To create a compelling system, first, you need to make decisions about how things work and how things fit together. The “Linux distribution” mindset is an excuse for having different vendors make different decisions and we end up sharing very little. We need people like Arjan’s team, the Ubuntu team, the Fedora team, the OpenSuSE team to share far more than we do now. I think a lot of vendors (“distributions”) tend to have an insular mindset where they think they are the center of the universe and why doesn’t everyone just join their project anyways?

Five or six years ago I think there was more of a mindset that Linux and the Free Desktop was going to take over from Windows (“year of the Linux desktop” and all that) and each vendor thought they were going to take over the world and consequently were less interested in collaboration. Personally I don’t think we’re going to see that sudden takeover any time soon, but at the same time if we do things right there is a lot of opportunity.

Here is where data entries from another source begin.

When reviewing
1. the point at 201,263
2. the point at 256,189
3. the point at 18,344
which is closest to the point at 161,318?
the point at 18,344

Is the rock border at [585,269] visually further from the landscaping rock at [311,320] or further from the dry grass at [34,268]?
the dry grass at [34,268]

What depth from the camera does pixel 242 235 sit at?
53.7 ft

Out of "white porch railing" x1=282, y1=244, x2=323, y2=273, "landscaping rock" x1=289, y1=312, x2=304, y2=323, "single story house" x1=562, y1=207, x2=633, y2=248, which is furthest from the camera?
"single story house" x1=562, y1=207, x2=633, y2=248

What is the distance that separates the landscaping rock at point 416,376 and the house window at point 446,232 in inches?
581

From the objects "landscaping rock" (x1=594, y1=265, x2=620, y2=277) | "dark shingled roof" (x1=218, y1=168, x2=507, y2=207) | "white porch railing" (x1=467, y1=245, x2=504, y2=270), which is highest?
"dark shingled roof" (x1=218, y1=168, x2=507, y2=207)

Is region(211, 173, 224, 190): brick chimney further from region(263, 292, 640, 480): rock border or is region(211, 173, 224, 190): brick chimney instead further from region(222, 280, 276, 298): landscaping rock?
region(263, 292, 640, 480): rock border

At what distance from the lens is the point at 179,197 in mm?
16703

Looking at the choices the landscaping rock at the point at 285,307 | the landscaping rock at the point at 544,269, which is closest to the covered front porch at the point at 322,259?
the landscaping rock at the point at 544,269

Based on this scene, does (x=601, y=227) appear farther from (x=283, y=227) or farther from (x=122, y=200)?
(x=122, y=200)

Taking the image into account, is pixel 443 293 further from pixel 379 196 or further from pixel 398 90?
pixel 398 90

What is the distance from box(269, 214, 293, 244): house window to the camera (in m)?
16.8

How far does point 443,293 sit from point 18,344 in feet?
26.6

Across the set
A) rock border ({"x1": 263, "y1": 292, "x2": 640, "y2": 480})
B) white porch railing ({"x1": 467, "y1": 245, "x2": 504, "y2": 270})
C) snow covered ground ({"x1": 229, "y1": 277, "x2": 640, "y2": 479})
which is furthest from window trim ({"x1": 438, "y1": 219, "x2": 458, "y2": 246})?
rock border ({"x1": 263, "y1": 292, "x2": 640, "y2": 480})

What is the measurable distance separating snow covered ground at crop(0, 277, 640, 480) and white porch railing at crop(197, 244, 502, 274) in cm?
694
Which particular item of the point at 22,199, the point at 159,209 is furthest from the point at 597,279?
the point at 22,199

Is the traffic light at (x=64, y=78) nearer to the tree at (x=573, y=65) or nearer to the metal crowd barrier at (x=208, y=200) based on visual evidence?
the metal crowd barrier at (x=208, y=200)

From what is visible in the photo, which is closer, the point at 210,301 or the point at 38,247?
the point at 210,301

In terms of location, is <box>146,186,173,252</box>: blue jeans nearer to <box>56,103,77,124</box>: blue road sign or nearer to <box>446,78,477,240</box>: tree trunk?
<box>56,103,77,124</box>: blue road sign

It’s easy to say distributions are bad of course – far harder to actually collaborate better. How do we do that? Here’s an idea:

Share a core OS image built at freedesktop.org

We’re not going to unify all the different packaging tools tomorrow. However, there’s no reason that the core OS build tools and image (kernel, dbus, HAL, X.org) couldn’t be shared. So “distributions” could keep their favorite variant of tar and wget (.deb and apt, rpm and zypper, rpm and yum) for everything outside of the image. In other words you could still do “apt-get install epiphany” or “yum install httpd” whatever other app on top of the image and that would still work in a normal “packaging” way, but the core OS image would be rsync’d outside of that.

Each vendor would still control all of the code – each component of the image could have a “vendor” branch where vendors can add kernel drivers and the like. Image update policy would still be controlled by vendors.

There of of course other things that it’s completely stupid to fork like bug trackers and more importantly the bug reports. We need to do a much better job of sharing bugs in the right place – the upstream project.

In a sentence, take projects like freedesktop.org and gnome.org as more than just tarball sources and turn them into real collaboration points where things get tied together, sharing actual infrastructure. It wouldn’t be easy but really, we need to stop thinking that it’s acceptable to have 5+ major forks of the core OS infrastructure.